### EXTRACTED MATERIAL ###
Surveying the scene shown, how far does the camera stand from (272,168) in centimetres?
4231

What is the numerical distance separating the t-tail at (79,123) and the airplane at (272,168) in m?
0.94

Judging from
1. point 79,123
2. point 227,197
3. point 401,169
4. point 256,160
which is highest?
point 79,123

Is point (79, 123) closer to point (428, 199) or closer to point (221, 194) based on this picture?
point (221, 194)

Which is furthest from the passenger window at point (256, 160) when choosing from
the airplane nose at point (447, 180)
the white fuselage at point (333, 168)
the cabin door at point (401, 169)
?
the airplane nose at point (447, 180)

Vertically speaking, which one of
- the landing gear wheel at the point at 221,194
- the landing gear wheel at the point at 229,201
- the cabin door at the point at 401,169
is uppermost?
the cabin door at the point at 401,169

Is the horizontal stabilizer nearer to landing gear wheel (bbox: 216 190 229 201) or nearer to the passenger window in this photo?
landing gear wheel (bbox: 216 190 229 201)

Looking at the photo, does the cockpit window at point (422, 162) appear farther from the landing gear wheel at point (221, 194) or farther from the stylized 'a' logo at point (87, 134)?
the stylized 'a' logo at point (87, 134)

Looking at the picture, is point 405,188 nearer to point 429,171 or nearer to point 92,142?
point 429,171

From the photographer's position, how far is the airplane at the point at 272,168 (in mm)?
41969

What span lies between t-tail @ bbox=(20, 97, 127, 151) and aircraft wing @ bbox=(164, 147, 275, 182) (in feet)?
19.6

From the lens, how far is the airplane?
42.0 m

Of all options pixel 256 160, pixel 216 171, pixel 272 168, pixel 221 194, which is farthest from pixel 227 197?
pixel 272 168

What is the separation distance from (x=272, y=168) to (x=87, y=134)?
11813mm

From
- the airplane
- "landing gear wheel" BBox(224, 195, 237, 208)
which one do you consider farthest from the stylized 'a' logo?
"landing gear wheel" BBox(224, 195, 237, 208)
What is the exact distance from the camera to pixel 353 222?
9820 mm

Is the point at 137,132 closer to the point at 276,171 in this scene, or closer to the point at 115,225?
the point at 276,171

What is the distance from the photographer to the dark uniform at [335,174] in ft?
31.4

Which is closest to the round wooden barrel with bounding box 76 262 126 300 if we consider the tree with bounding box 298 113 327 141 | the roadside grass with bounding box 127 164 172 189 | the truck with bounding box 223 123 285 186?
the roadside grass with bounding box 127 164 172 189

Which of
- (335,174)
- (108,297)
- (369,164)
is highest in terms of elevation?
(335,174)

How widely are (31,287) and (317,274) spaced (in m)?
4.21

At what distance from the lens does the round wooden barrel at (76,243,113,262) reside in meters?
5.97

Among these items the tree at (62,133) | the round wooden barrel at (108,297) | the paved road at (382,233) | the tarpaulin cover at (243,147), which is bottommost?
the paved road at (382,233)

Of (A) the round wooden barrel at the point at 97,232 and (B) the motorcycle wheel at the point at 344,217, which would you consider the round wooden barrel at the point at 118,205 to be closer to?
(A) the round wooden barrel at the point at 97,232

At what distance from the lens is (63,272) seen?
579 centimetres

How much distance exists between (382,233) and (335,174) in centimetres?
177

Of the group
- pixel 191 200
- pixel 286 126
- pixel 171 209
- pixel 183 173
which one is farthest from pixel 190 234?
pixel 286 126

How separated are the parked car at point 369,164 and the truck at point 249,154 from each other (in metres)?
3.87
###
WHAT TO WORK ON: Reproduce the rows above verbatim, beginning at the line that contains "Of (A) the round" and continuing through the final row.

RESULT OF THE TASK:
Of (A) the round wooden barrel at the point at 97,232 and (B) the motorcycle wheel at the point at 344,217, which would you consider the round wooden barrel at the point at 118,205 to be closer to?
(A) the round wooden barrel at the point at 97,232

At what distance from the lens is (63,272) seen?
579 centimetres

How much distance exists between (382,233) and (335,174) in centimetres?
177

Of the group
- pixel 191 200
- pixel 286 126
- pixel 171 209
- pixel 183 173
which one is farthest from pixel 190 234?
pixel 286 126

How separated are the parked car at point 369,164 and the truck at point 249,154 from each other (in metres)?
3.87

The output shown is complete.